Can you quote, word for word, the rows below, beginning at the line that contains "Out of the objects" and stopping after the final row?

(Spatial reasoning records)
++++++
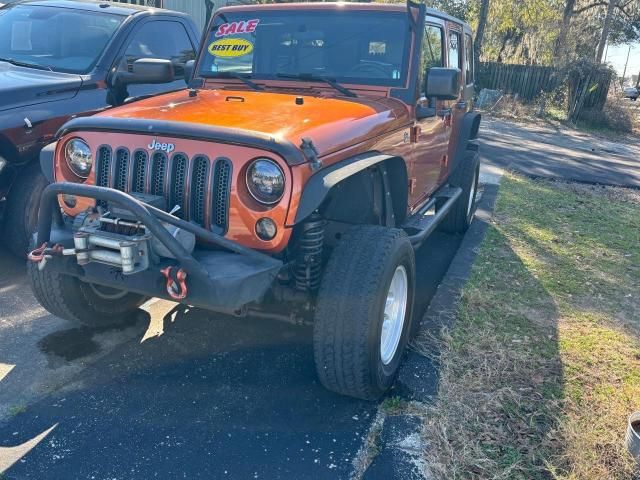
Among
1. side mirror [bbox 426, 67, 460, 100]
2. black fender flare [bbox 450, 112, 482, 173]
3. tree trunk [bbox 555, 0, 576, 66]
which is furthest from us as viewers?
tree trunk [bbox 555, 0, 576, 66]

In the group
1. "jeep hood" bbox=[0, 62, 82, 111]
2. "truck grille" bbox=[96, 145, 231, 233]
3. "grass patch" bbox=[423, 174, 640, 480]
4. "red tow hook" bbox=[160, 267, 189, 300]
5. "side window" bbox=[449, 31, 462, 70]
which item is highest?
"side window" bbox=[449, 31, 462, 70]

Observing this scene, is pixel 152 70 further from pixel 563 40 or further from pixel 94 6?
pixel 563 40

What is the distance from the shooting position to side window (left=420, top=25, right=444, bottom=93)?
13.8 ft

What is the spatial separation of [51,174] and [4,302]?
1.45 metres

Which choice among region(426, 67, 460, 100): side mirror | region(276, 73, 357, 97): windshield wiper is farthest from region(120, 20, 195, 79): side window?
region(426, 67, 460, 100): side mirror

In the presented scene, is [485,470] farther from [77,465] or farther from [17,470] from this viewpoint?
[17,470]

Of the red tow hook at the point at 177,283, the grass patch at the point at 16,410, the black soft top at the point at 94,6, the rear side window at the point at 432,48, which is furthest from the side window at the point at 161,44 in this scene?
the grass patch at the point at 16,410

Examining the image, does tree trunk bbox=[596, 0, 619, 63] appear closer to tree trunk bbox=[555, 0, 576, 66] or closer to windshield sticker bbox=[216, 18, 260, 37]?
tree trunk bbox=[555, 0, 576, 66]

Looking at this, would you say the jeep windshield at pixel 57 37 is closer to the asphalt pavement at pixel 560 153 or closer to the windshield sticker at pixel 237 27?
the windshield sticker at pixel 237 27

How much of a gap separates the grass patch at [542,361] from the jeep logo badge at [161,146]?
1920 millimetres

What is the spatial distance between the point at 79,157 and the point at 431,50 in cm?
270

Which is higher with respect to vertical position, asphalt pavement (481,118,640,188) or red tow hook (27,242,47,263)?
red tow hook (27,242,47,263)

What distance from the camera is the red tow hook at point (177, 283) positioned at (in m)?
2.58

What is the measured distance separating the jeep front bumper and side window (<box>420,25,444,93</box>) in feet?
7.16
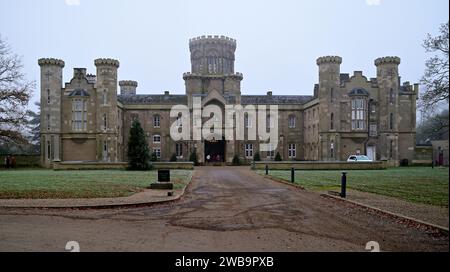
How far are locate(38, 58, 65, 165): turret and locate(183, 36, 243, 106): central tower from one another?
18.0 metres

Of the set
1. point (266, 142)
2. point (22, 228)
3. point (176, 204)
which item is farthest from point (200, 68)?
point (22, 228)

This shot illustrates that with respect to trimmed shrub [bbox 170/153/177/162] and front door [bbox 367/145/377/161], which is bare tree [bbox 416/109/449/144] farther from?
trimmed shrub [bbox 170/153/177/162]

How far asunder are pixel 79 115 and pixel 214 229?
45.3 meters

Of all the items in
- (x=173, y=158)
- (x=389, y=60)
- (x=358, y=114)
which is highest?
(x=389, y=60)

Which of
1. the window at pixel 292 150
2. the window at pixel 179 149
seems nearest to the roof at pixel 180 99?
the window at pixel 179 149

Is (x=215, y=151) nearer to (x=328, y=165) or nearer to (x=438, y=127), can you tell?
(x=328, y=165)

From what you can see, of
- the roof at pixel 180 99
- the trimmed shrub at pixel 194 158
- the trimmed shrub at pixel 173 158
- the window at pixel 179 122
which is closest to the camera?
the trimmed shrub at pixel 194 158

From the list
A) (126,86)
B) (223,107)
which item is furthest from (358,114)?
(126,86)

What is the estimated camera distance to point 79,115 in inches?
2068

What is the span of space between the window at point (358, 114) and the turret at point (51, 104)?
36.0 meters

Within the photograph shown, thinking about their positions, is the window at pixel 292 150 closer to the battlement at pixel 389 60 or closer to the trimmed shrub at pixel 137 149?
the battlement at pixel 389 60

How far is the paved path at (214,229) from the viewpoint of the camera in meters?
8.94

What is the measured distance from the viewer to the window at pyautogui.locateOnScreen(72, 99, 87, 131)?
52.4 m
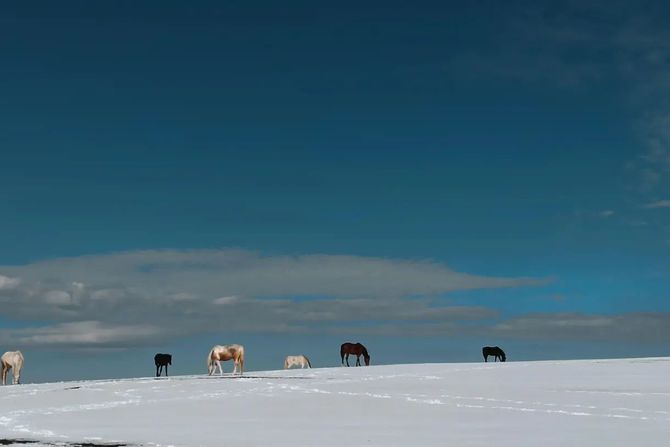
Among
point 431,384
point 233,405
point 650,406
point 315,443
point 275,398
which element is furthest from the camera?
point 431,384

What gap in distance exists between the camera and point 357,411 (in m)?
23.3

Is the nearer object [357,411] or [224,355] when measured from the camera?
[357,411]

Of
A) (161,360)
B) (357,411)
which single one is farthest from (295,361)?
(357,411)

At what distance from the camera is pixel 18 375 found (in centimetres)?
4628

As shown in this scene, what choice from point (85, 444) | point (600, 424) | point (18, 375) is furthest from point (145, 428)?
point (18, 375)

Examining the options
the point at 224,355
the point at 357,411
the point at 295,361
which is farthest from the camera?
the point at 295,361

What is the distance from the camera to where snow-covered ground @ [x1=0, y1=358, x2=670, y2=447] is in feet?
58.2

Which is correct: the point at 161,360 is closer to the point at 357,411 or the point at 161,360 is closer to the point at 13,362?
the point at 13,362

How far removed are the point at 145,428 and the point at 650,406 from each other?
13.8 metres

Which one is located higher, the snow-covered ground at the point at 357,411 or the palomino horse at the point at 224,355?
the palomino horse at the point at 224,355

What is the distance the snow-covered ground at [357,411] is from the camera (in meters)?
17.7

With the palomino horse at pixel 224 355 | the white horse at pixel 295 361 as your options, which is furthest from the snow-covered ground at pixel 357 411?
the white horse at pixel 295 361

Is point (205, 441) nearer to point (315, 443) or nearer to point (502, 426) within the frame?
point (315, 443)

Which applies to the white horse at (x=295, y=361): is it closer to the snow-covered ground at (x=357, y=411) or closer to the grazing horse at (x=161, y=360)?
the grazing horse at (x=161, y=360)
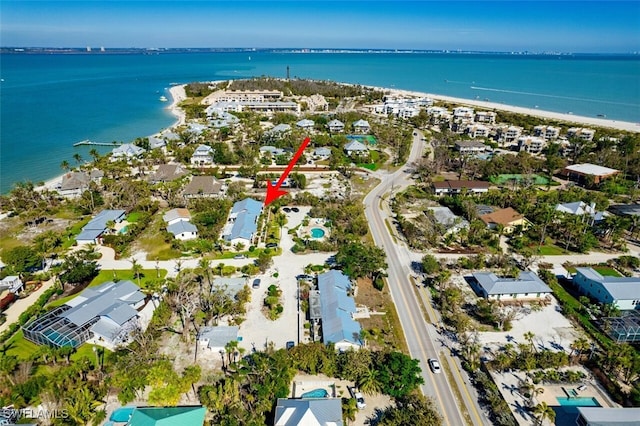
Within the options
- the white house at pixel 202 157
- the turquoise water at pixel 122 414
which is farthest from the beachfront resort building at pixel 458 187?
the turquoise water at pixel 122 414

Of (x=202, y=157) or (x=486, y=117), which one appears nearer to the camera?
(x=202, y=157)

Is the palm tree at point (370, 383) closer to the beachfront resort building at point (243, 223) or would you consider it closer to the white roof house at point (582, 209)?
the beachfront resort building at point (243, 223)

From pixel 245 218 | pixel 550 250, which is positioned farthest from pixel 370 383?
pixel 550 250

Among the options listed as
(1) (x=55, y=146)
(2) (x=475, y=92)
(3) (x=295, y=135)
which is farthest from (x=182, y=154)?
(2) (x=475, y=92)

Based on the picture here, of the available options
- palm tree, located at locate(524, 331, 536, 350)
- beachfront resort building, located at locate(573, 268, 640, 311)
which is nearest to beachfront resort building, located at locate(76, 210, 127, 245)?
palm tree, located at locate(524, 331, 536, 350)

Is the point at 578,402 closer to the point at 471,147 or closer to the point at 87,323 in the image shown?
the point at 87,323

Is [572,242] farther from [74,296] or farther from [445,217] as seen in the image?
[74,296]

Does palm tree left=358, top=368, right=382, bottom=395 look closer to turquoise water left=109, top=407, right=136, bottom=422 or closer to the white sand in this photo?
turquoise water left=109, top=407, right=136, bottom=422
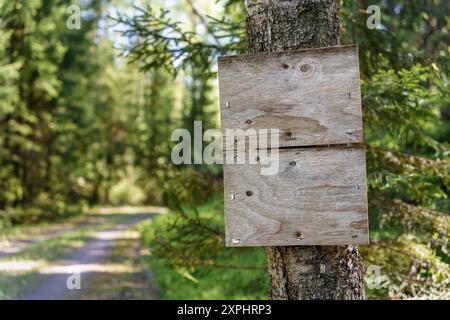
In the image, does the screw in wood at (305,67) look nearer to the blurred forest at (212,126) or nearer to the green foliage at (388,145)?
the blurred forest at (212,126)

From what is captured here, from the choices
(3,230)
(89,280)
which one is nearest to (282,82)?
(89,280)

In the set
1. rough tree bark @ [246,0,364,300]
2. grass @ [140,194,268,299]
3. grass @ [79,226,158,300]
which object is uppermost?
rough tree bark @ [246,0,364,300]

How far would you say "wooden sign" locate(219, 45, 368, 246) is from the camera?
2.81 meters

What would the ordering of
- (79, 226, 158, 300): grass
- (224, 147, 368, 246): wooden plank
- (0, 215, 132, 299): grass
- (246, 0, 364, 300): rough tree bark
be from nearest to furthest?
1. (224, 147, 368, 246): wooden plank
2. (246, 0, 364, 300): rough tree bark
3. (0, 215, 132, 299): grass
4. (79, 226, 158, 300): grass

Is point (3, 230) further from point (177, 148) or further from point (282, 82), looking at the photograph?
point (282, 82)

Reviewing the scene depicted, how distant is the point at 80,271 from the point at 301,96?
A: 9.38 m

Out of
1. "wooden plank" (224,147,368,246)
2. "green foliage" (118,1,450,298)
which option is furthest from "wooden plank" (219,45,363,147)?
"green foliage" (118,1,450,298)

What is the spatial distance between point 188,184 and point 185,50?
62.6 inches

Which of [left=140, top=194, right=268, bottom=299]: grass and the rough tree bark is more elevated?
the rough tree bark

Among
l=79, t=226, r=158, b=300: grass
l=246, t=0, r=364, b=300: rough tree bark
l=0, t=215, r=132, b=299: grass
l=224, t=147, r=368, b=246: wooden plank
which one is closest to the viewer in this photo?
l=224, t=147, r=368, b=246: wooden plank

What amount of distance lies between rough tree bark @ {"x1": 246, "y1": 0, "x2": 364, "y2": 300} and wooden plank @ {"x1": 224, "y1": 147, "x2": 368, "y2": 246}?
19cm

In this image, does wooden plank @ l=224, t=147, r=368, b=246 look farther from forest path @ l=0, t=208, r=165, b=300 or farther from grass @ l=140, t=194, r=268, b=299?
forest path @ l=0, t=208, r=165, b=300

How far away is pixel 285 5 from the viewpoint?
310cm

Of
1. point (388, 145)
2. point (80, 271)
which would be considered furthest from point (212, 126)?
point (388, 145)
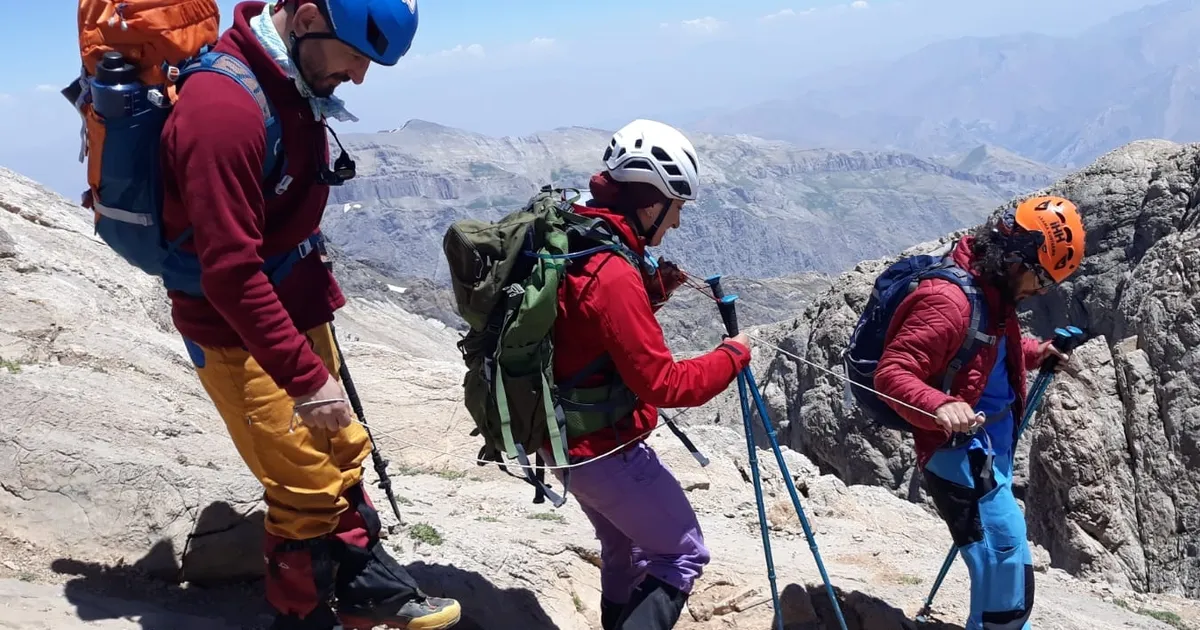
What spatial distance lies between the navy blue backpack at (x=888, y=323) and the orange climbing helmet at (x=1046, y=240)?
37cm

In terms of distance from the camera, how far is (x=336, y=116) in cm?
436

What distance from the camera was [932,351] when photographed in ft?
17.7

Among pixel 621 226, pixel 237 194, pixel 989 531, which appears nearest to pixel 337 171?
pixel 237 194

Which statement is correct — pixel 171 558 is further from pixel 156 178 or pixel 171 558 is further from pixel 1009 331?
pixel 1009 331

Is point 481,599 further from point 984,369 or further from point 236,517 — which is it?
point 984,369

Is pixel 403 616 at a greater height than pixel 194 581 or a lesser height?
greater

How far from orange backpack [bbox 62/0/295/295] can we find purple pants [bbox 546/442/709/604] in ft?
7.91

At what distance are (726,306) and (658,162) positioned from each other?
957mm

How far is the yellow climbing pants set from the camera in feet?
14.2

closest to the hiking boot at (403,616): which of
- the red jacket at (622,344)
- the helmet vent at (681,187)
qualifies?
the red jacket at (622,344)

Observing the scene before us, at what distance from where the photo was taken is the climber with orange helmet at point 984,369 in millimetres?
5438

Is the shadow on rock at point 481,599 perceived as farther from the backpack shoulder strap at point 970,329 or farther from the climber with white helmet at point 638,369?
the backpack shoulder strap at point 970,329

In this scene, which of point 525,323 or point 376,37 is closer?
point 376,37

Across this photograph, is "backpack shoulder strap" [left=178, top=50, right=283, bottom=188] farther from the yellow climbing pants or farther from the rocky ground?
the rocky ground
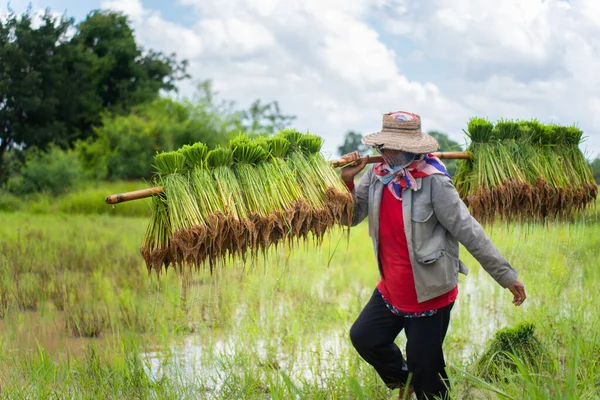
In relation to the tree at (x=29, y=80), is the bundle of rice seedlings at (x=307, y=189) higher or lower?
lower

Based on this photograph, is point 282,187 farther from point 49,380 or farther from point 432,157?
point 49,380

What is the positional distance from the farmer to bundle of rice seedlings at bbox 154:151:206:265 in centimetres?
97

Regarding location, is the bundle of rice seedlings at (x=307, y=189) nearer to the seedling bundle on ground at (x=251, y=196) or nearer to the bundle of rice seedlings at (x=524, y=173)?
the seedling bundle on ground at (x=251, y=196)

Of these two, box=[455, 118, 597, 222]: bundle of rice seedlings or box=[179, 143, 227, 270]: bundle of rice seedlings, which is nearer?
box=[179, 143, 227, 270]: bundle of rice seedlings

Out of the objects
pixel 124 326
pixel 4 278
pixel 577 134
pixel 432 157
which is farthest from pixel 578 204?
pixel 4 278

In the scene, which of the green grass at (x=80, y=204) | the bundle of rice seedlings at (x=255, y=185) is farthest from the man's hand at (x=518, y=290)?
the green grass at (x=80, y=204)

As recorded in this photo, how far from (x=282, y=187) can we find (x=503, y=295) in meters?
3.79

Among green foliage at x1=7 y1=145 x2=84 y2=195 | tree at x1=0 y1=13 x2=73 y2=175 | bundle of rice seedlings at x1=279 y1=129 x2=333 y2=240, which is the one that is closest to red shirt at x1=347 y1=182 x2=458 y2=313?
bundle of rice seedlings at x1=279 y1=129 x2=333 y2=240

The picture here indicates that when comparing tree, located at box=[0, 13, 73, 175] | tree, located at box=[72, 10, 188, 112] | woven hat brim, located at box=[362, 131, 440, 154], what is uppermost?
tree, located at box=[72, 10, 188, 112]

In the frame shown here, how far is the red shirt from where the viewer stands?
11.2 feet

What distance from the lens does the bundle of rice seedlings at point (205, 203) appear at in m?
++++++
▶ _Task solution_
Out of the objects
pixel 124 326
pixel 4 278
pixel 577 134
pixel 432 157
which is farthest from pixel 578 204?
pixel 4 278

In the scene, which of the green grass at (x=80, y=204) | the bundle of rice seedlings at (x=255, y=185) is farthest from the man's hand at (x=518, y=290)?
the green grass at (x=80, y=204)

As recorded in this photo, how far from (x=282, y=187) can we find (x=503, y=295) in meters?
3.79

Among green foliage at x1=7 y1=145 x2=84 y2=195 | tree at x1=0 y1=13 x2=73 y2=175 | bundle of rice seedlings at x1=279 y1=129 x2=333 y2=240, which is the one that is closest to red shirt at x1=347 y1=182 x2=458 y2=313?
bundle of rice seedlings at x1=279 y1=129 x2=333 y2=240

The picture here indicates that when comparing tree, located at box=[0, 13, 73, 175] | tree, located at box=[72, 10, 188, 112] | woven hat brim, located at box=[362, 131, 440, 154], what is uppermost?
tree, located at box=[72, 10, 188, 112]

In the frame shown here, how far is the red shirt from where the viewer stands?
11.2 feet

What distance from the lens does the bundle of rice seedlings at point (205, 203) appear at in m?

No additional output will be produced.